_Given entries_
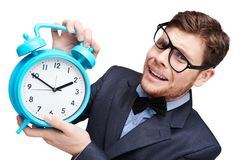 Young afraid man holding alarm clock Royalty Free Stock Photo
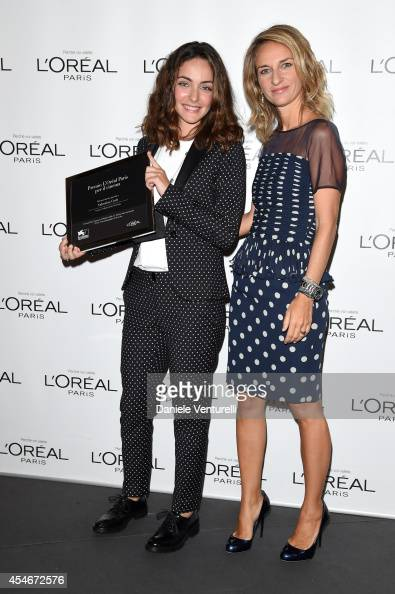 Brand director of L'Oreal Paris Italia Stefania Fabiano poses with winner Valentina Corti at the 'L'Oreal Paris award for the Cinema' photocall...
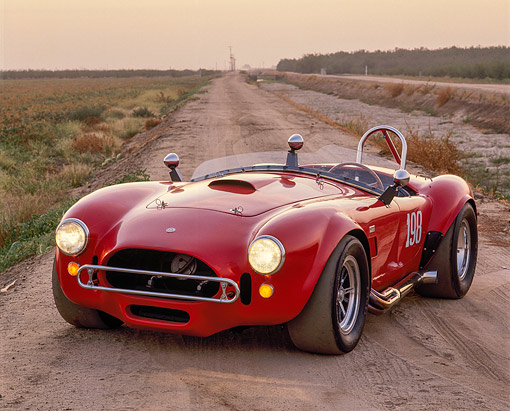 COB 01 RK0076 03 © Kimball Stock 1966 AC Shelby Cobra Race Car Red 3/4 Front View On Dirt Road At Dusk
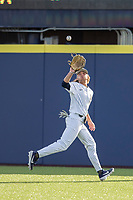 Michigan Wolverines outfielder Jordan Brewer (22) makes a catch during the NCAA baseball game against the Eastern Michigan Eagles on May 8, 2019 at Ray Fisher Stadium in Ann Arbor, Michigan. Michigan defeated Eastern Michigan 10-1. (Andrew Woolley/Four Seam Images)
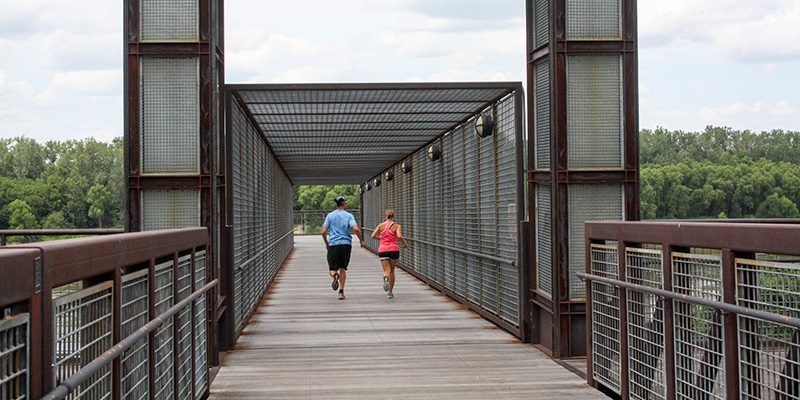 Two runners on the Town of Kansas Bridge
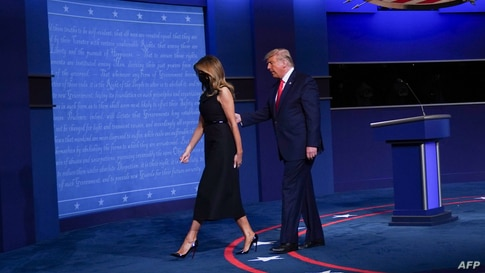 US President Donald Trump and US First Lady Melania Trump leave the stage at the end of the final presidential debate at…
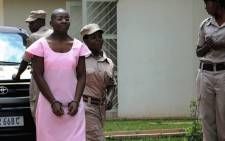 FILE: Rwandan opposition leader, Victoire Ingabire is led to the Rwandan High Court as the fourth week of her trial begins in Kigali, Rwanda September 12, 2011. Picture: AFP.
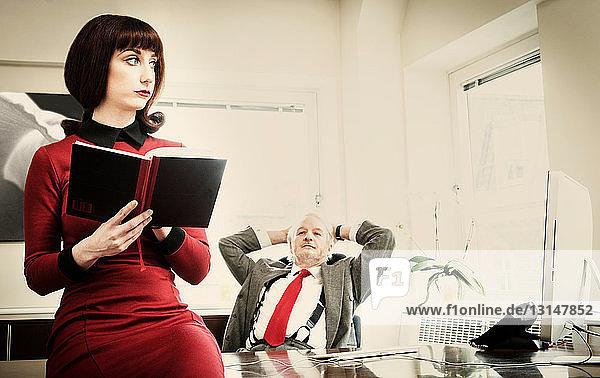 Senior manager at desk watching secretary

_Exercise requirements_
Please print every record exactly as written, without the pictures.

_Exercise output_
 Young afraid man holding alarm clock Royalty Free Stock Photo
 Brand director of L'Oreal Paris Italia Stefania Fabiano poses with winner Valentina Corti at the 'L'Oreal Paris award for the Cinema' photocall...
 COB 01 RK0076 03 © Kimball Stock 1966 AC Shelby Cobra Race Car Red 3/4 Front View On Dirt Road At Dusk
 Michigan Wolverines outfielder Jordan Brewer (22) makes a catch during the NCAA baseball game against the Eastern Michigan Eagles on May 8, 2019 at Ray Fisher Stadium in Ann Arbor, Michigan. Michigan defeated Eastern Michigan 10-1. (Andrew Woolley/Four Seam Images)
 Two runners on the Town of Kansas Bridge
 US President Donald Trump and US First Lady Melania Trump leave the stage at the end of the final presidential debate at…
 FILE: Rwandan opposition leader, Victoire Ingabire is led to the Rwandan High Court as the fourth week of her trial begins in Kigali, Rwanda September 12, 2011. Picture: AFP.
 Senior manager at desk watching secretary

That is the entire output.